◆ **EXERCISE BRIEF**
For the entries below, the expected answer is the line with "Cover design by Jim Hoover", the line with "9 780590 981811", and every line between them, exactly as written, and nothing more.

◆ **SOURCE MATERIAL**
- - -
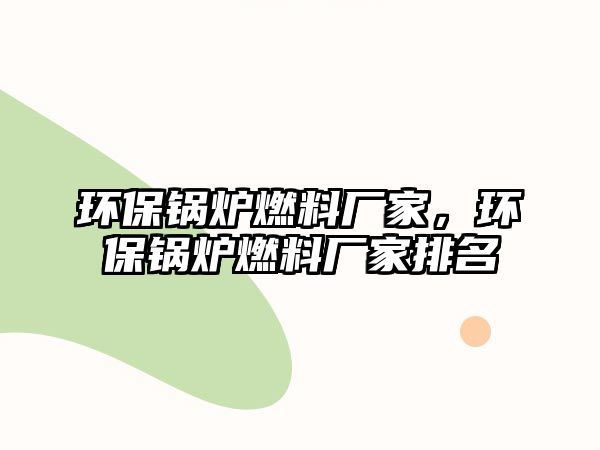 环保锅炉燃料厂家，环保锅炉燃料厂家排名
- - -
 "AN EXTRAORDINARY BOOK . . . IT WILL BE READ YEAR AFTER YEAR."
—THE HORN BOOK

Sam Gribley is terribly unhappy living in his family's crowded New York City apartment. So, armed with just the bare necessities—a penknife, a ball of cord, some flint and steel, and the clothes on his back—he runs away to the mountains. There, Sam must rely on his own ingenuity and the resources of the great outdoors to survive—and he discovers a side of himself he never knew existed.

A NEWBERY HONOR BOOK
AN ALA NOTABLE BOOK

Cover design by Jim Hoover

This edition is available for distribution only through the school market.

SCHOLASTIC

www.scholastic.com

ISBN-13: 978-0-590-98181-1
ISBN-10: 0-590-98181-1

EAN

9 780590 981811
- - -
◆ **YOUR RESPONSE**
Cover design by Jim Hoover

This edition is available for distribution only through the school market.

SCHOLASTIC

www.scholastic.com

ISBN-13: 978-0-590-98181-1
ISBN-10: 0-590-98181-1

EAN

9 780590 981811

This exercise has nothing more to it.